-- BEGIN --

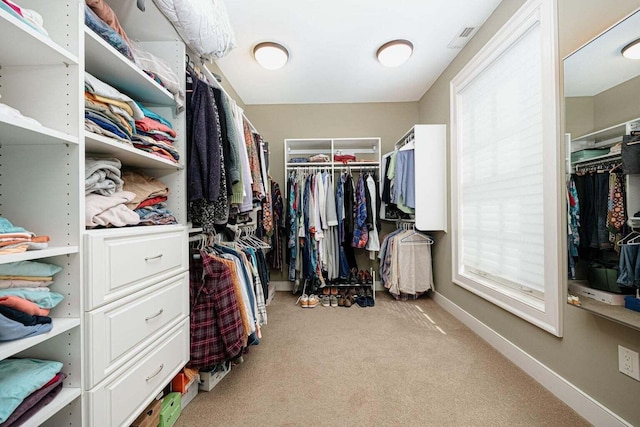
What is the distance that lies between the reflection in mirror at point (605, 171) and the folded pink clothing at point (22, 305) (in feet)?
6.62

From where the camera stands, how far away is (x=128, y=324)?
3.05 ft

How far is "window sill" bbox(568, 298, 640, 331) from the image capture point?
0.99 meters

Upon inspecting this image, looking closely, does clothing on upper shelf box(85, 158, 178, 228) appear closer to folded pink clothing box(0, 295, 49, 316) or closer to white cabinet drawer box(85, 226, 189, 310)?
white cabinet drawer box(85, 226, 189, 310)

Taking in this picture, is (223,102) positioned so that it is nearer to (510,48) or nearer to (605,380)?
(510,48)

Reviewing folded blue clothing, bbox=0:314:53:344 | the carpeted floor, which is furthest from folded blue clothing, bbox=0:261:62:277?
the carpeted floor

-- END --

REQUIREMENTS:
Swap "clothing" for "garments" throughout the listing above and write it out again with nothing else changed. Omit the pictures.

REPLY TO THE EXERCISE:
What is the distance that lies between the reflection in mirror at point (605, 171) and the folded pink garments at point (22, 305) (in feet)?
6.62

From where the camera stands, how far away is (x=128, y=324)?
3.05 ft

How far is "window sill" bbox(568, 298, 640, 331) from the image capture point?
0.99 meters

Upon inspecting this image, looking closely, does garments on upper shelf box(85, 158, 178, 228) appear closer to folded pink garments box(0, 295, 49, 316) or closer to white cabinet drawer box(85, 226, 189, 310)?
white cabinet drawer box(85, 226, 189, 310)

Taking in this picture, is (223,102) positioned so that it is nearer to (510,48) or nearer to (605,380)?
(510,48)

Reviewing folded blue garments, bbox=0:314:53:344 | the carpeted floor, which is furthest from folded blue garments, bbox=0:261:62:277?
the carpeted floor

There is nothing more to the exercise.